» Available data:
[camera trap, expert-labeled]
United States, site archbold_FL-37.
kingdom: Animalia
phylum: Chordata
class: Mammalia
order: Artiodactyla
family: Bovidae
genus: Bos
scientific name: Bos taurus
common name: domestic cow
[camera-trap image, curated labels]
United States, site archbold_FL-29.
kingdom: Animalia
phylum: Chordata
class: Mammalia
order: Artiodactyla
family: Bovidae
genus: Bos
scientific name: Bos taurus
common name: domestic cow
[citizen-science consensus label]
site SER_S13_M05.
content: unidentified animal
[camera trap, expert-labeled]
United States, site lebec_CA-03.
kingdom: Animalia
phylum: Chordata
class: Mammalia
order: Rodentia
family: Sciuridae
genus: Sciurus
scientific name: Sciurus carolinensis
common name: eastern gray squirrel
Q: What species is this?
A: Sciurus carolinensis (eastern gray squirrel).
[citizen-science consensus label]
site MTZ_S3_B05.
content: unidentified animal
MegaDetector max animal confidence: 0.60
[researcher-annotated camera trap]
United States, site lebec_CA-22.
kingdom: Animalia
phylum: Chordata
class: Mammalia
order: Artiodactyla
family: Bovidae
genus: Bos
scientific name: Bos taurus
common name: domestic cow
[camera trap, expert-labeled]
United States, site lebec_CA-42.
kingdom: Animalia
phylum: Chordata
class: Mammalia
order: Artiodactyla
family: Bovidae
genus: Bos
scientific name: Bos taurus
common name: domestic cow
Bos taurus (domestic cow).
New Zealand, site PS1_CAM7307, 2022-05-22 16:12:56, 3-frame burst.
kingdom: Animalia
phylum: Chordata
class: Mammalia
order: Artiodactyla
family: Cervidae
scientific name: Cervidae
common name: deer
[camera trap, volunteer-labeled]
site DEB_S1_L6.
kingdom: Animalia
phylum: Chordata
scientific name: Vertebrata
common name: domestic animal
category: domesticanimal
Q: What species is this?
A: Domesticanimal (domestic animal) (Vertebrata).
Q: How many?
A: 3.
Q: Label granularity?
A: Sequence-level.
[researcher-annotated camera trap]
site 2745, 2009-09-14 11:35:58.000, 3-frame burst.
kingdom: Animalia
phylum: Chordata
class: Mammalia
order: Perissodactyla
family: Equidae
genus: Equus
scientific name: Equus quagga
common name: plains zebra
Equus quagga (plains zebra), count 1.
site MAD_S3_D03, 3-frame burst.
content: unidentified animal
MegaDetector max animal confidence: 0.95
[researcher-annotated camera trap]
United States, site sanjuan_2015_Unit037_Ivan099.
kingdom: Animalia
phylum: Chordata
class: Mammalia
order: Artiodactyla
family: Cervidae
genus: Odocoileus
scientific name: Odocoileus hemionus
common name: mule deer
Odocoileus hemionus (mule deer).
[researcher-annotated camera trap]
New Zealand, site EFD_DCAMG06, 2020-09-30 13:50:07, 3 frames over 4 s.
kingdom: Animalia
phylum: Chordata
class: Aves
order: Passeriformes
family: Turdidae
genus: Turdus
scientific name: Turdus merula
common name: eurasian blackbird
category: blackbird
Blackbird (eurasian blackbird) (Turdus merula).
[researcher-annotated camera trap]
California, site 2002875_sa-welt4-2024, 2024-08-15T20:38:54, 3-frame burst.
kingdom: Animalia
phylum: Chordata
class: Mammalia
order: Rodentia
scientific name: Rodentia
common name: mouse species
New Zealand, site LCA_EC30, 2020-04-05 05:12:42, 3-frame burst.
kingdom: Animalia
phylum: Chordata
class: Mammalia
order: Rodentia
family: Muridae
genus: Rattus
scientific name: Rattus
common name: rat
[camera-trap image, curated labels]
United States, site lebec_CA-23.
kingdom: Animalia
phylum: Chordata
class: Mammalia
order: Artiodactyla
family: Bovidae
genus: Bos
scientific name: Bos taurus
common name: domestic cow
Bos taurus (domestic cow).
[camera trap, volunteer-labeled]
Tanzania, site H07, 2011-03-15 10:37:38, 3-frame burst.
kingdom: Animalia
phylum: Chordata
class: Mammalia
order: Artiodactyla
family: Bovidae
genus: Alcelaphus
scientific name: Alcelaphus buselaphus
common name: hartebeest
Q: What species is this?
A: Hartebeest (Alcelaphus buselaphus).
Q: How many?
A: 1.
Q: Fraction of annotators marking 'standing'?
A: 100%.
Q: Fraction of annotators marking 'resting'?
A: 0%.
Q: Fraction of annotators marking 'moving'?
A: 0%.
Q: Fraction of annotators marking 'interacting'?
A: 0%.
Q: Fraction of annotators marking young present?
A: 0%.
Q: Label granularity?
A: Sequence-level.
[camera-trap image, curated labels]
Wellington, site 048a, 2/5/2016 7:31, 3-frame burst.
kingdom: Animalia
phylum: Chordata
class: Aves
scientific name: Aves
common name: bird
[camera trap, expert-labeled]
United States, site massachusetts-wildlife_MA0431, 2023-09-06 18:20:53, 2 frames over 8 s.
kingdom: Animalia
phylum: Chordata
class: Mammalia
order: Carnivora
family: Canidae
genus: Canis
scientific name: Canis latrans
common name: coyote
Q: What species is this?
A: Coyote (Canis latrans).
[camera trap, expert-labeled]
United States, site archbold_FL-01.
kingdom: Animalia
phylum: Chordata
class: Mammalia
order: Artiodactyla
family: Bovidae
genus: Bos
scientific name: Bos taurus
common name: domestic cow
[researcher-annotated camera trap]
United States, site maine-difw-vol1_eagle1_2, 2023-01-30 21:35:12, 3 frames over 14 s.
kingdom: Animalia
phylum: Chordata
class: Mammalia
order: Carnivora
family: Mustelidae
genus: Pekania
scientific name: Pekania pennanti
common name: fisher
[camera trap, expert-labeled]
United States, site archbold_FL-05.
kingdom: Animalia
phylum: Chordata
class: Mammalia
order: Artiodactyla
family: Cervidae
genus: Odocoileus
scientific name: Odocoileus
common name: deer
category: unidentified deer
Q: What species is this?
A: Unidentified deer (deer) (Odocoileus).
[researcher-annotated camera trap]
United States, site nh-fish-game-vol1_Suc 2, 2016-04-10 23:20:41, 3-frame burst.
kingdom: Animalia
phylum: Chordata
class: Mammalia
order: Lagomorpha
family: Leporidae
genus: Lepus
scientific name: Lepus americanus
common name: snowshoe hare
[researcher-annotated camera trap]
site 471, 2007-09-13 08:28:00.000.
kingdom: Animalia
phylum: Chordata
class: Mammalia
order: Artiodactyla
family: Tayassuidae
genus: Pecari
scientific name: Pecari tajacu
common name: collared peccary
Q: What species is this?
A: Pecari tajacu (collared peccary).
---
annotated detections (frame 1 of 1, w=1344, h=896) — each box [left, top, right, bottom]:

» Your goal:
Copy the entries word for word. Start at the first line and end with the line containing "United States, site archbold_FL-29.".

» Your solution:
[camera trap, expert-labeled]
United States, site archbold_FL-37.
kingdom: Animalia
phylum: Chordata
class: Mammalia
order: Artiodactyla
family: Bovidae
genus: Bos
scientific name: Bos taurus
common name: domestic cow
[camera-trap image, curated labels]
United States, site archbold_FL-29.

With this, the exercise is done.